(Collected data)
'''
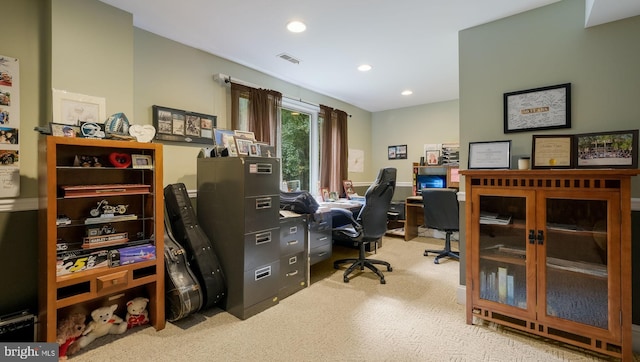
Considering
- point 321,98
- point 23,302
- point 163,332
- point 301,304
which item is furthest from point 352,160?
point 23,302

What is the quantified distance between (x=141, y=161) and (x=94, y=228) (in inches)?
22.0

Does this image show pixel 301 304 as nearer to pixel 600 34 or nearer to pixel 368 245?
pixel 368 245

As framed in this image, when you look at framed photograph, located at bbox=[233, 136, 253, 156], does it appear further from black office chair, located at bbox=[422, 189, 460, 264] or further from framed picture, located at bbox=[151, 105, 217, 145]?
black office chair, located at bbox=[422, 189, 460, 264]

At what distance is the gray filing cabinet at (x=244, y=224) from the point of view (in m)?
2.21

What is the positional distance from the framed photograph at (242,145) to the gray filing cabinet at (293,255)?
2.29ft

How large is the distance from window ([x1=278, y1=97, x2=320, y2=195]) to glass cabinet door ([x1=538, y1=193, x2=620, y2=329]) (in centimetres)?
268

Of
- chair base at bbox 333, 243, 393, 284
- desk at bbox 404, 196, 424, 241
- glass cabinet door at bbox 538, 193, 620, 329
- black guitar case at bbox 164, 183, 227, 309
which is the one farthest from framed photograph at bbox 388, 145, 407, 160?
black guitar case at bbox 164, 183, 227, 309

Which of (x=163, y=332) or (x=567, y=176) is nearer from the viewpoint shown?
(x=567, y=176)

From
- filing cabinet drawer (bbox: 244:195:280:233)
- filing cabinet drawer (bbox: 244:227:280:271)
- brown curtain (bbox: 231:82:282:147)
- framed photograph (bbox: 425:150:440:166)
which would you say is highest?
brown curtain (bbox: 231:82:282:147)

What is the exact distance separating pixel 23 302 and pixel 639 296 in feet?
13.5

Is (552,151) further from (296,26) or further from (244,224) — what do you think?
(244,224)

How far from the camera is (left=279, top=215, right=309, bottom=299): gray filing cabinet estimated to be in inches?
102

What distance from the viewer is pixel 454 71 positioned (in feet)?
11.4

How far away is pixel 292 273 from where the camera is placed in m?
2.68
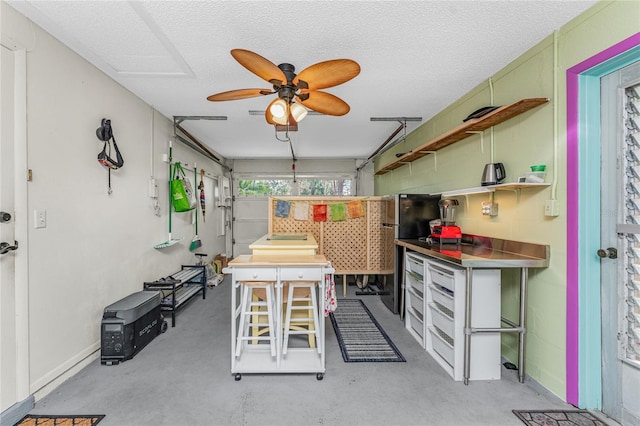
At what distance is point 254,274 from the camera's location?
2197 mm

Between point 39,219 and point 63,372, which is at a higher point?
point 39,219

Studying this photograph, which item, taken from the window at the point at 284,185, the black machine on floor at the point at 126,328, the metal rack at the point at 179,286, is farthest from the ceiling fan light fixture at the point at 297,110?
the window at the point at 284,185

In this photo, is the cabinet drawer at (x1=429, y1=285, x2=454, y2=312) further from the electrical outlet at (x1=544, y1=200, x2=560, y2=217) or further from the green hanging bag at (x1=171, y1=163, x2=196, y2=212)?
the green hanging bag at (x1=171, y1=163, x2=196, y2=212)

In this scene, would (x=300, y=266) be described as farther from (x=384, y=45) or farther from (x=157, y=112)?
(x=157, y=112)

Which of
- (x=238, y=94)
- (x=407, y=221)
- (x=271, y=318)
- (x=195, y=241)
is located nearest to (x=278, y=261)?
(x=271, y=318)

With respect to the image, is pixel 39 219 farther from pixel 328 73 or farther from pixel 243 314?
pixel 328 73

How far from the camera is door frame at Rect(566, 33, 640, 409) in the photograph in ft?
5.98

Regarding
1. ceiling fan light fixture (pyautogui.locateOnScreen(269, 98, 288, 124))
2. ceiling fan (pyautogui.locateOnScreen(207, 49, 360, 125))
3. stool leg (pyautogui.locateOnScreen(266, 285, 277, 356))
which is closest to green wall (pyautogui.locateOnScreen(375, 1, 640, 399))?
ceiling fan (pyautogui.locateOnScreen(207, 49, 360, 125))

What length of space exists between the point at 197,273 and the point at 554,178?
415 centimetres

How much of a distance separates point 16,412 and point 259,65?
262cm

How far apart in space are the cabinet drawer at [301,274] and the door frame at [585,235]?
1.72 m

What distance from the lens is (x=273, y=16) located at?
73.8 inches

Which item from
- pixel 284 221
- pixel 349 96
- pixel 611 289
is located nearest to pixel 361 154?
pixel 284 221

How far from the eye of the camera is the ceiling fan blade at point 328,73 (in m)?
1.78
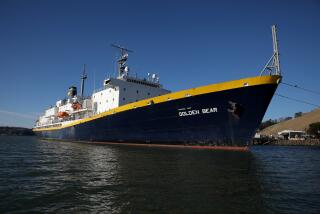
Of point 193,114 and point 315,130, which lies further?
point 315,130

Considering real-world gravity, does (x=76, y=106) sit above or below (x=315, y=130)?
above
'''
## Your task
Copy out the lines of every record above word for word, leaving out the pictures.

## Response to this exercise
Considering
- point 321,98
- point 23,302
- point 163,332
- point 301,304
which item is furthest from point 352,160?
point 23,302

What is the quantified distance between (x=141, y=161) and (x=94, y=228) (in inches)?
22.0

Does this image show pixel 301 304 as nearer to pixel 600 34 or nearer to pixel 368 245?
pixel 368 245

As framed in this image, when you look at framed photograph, located at bbox=[233, 136, 253, 156], does it appear further from black office chair, located at bbox=[422, 189, 460, 264] or further from framed picture, located at bbox=[151, 105, 217, 145]?
black office chair, located at bbox=[422, 189, 460, 264]

At what distance is the gray filing cabinet at (x=244, y=224) from the point of view (in m)?
2.21

What is the positional distance from the framed photograph at (242,145) to the gray filing cabinet at (293,255)?
2.29ft

How large is the distance from window ([x1=278, y1=97, x2=320, y2=195]) to glass cabinet door ([x1=538, y1=193, x2=620, y2=329]) (in centimetres)?
268

Of
- chair base at bbox 333, 243, 393, 284
- desk at bbox 404, 196, 424, 241
- glass cabinet door at bbox 538, 193, 620, 329
- black guitar case at bbox 164, 183, 227, 309
which is the one farthest from framed photograph at bbox 388, 145, 407, 160?
black guitar case at bbox 164, 183, 227, 309

Which of (x=163, y=332) or (x=567, y=176) is nearer from the viewpoint shown?
(x=567, y=176)

From
- filing cabinet drawer (bbox: 244:195:280:233)
- filing cabinet drawer (bbox: 244:227:280:271)
- brown curtain (bbox: 231:82:282:147)
- framed photograph (bbox: 425:150:440:166)
which would you say is highest?
brown curtain (bbox: 231:82:282:147)

What is the exact distance separating pixel 23 302 and pixel 639 296 in feet?
13.5

Is (552,151) further from (296,26) or further from (244,224) — what do you think?
(244,224)

How far from the camera is (left=279, top=215, right=309, bottom=299): gray filing cabinet estimated to be in inches?
102

What distance from the viewer is pixel 454 71 positioned (in feet)?
11.4

How far away is pixel 292 273 from where the camera is placed in m?
2.68
At what distance is point 254,274 from the camera's location?
2197 mm

Between point 39,219 and point 63,372, which is at a higher point?
point 39,219

Studying this photograph, which item, taken from the window at the point at 284,185, the black machine on floor at the point at 126,328, the metal rack at the point at 179,286, is farthest from the ceiling fan light fixture at the point at 297,110?
the window at the point at 284,185

In this photo, is the cabinet drawer at (x1=429, y1=285, x2=454, y2=312) further from the electrical outlet at (x1=544, y1=200, x2=560, y2=217) or further from the green hanging bag at (x1=171, y1=163, x2=196, y2=212)?
the green hanging bag at (x1=171, y1=163, x2=196, y2=212)

In this scene, would (x=300, y=266) be described as farther from (x=384, y=45) or farther from (x=157, y=112)?
(x=157, y=112)

Which of
- (x=238, y=94)
- (x=407, y=221)
- (x=271, y=318)
- (x=195, y=241)
is located nearest to (x=278, y=261)?
(x=271, y=318)

With respect to the image, is pixel 39 219 farther from pixel 328 73 or farther from pixel 243 314?
pixel 328 73

How far from the camera is door frame at Rect(566, 33, 640, 409) in the photograph in ft?
5.98

Regarding
1. ceiling fan light fixture (pyautogui.locateOnScreen(269, 98, 288, 124))
2. ceiling fan (pyautogui.locateOnScreen(207, 49, 360, 125))
3. stool leg (pyautogui.locateOnScreen(266, 285, 277, 356))
which is closest to green wall (pyautogui.locateOnScreen(375, 1, 640, 399))?
ceiling fan (pyautogui.locateOnScreen(207, 49, 360, 125))

What length of space exists between the point at 197,273 and the point at 554,178?
415 centimetres

How much of a distance separates point 16,412 and point 259,65?
262cm

How far apart in space are the cabinet drawer at [301,274] and the door frame at [585,235]?
1.72 m

What distance from the lens is (x=273, y=16) located at?
73.8 inches

Which item from
- pixel 284 221
- pixel 349 96
- pixel 611 289
is located nearest to pixel 361 154?
pixel 284 221

How far from the eye of the camera is the ceiling fan blade at point 328,73 (in m)?
1.78
Of point 193,114 and point 315,130, which lies further?
point 315,130

Considering real-world gravity, does (x=76, y=106) sit above or below (x=315, y=130)?
above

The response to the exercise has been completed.